Verdun railways dominated by Germans.
Why did the Germans make their drive at Verdun, a powerful fortress defended by a complete system of detached outworks? Several reasons may be found for this. First of all, there were the strategic advantages of the operation. Ever since the Battle of the Marne and the German offensive against St. Mihiel, Verdun had formed a salient in the French front which was surrounded by the Germans on three sides,—northwest, east, and south,—and was consequently in greater peril than the rest of the French lines. Besides, Verdun was not far distant from Metz, the great German arsenal, the fountain-head for arms, food, and munitions. For the same reasons, the French defense of Verdun was made much harder because access to the city was commanded by the enemy. Of the two main railroads linking Verdun with France, the Lérouville line was cut off by the enemy at St. Mihiel; the second (leading through Châlons) was under ceaseless fire from the German artillery. There remained only a narrow-gauge road connecting Verdun and Bar-le-Duc. The fortress, then, was almost isolated.
Iron mines of Lorraine.
Extent of Lotharingia.
For another reason, Verdun was too near, for the comfort of the Germans, to those immense deposits of iron ore in Lorraine which they have every intention of retaining after the war. The moral factor involved in the fall of Verdun was also immense. If the stronghold were captured, the French, who look on it as their chief bulwark in the East, would be greatly disheartened, whereas it would delight the souls of the Germans, who had been counting on its seizure since the beginning of the war. They have not forgotten that the ancient Lotharingia, created by a treaty signed eleven centuries ago at Verdun, extended as far as the Meuse. Finally, it is probable that the German General Staff intended to profit by a certain slackness on the part of the French, who, placing too much confidence in the strength of the position and the favorable nature of the surrounding countryside, had made little effort to augment their defensive value.

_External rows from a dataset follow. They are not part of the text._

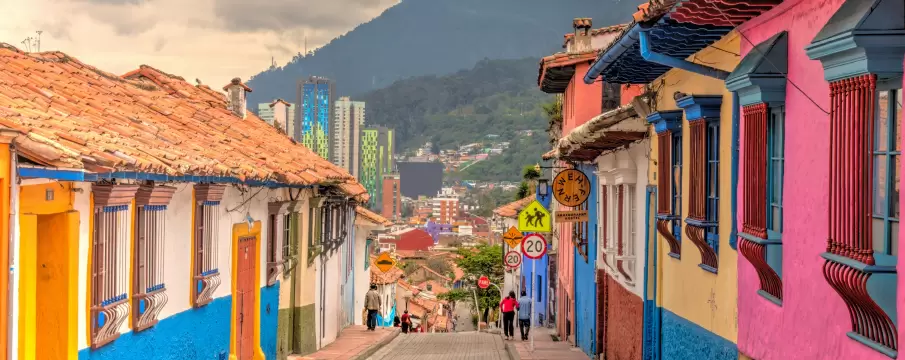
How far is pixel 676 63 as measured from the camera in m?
9.55

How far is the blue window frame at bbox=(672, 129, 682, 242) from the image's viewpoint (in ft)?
39.9

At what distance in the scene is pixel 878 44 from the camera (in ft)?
18.1

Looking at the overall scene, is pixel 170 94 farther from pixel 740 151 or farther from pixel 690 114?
pixel 740 151

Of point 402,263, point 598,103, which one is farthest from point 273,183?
point 402,263

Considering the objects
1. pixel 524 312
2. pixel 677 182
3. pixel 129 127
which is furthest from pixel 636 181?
pixel 524 312

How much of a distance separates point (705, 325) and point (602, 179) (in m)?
8.89

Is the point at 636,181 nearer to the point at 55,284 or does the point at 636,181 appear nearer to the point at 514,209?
the point at 55,284

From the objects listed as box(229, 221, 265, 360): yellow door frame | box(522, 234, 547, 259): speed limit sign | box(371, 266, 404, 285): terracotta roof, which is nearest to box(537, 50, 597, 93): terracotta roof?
box(522, 234, 547, 259): speed limit sign

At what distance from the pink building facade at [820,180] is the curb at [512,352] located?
502 inches

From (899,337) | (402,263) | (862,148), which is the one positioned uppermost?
(862,148)

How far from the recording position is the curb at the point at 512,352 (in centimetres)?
2171

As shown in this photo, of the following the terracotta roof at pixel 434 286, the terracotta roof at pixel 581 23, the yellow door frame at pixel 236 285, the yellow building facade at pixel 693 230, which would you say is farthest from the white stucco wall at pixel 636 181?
the terracotta roof at pixel 434 286

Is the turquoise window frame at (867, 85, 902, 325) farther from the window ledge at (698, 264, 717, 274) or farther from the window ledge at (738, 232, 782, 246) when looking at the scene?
the window ledge at (698, 264, 717, 274)

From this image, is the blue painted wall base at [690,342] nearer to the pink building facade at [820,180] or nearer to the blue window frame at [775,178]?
the pink building facade at [820,180]
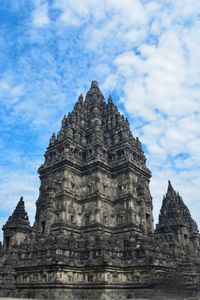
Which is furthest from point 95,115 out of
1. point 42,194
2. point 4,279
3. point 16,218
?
point 4,279

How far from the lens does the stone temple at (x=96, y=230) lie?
2120 cm

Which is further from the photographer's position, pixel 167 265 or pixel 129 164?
pixel 129 164

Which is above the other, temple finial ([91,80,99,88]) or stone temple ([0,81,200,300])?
temple finial ([91,80,99,88])

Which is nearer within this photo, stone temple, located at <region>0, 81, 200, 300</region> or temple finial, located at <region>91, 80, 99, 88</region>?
stone temple, located at <region>0, 81, 200, 300</region>

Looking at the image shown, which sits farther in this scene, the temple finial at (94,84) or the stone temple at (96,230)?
the temple finial at (94,84)

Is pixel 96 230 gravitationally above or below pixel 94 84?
below

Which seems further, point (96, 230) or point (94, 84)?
point (94, 84)

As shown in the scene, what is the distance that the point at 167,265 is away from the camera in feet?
76.0

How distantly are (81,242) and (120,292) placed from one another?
5383mm

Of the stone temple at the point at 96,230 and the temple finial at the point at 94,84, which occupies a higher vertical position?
the temple finial at the point at 94,84

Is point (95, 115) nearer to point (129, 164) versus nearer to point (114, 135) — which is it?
point (114, 135)

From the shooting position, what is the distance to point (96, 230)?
28.4m

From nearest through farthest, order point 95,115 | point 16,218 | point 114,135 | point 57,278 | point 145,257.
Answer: point 57,278
point 145,257
point 16,218
point 114,135
point 95,115

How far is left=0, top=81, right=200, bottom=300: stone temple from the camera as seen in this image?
2120 cm
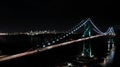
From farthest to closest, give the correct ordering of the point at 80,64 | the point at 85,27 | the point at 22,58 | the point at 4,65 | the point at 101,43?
the point at 101,43, the point at 85,27, the point at 80,64, the point at 22,58, the point at 4,65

Serious obstacles to an offensive.
This value, as a matter of fact, was great. The theatre of operations at Verdun offers far fewer inducements to an offensive than the plains of Artois, Picardy, or Champagne. The rolling ground, the vegetation, the distribution of the population, all present serious obstacles.
The plateaus of the Meuse.
Hills and ravines.
The relief-map of the region about Verdun shows the sharply marked division of two plateaus situated on either side of the river Meuse. The plateau which rises on the left bank, toward the Argonne, falls away on the side toward the Meuse in a deeply indented line of high but gently sloping bluffs, which include the Butte de Montfaucon, Hill 304, and the heights of Esnes and Montzéville. Fragments of this plateau, separated from the main mass by the action of watercourses, are scattered in long ridges over the space included between the line of bluffs and the Meuse: the two hills of Le Mont Homme (295 metres), the Côte de l'Oie, and, farther to the South, the ridge of Bois Bourrus and Marre. To the east of the river, the country is still more rugged. The plateau on this bank rises abruptly, and terminates at the plain of the Woëvre in the cliffs of the Côtes-de-Meuse, which tower 100 metres over the plain. The brooks which flow down to the Woëvre or to the Meuse have worn the cliffs and the plateau into a great number of hillocks called côtes: the Côte du Talon, Côte du Poivre, Côte de Froideterre, and the rest. The ravines separating these côtes are deep and long: those of Vaux, Haudromont, and Fleury cut into the very heart of the plateau, leaving between them merely narrow ridges of land, easily to be defended.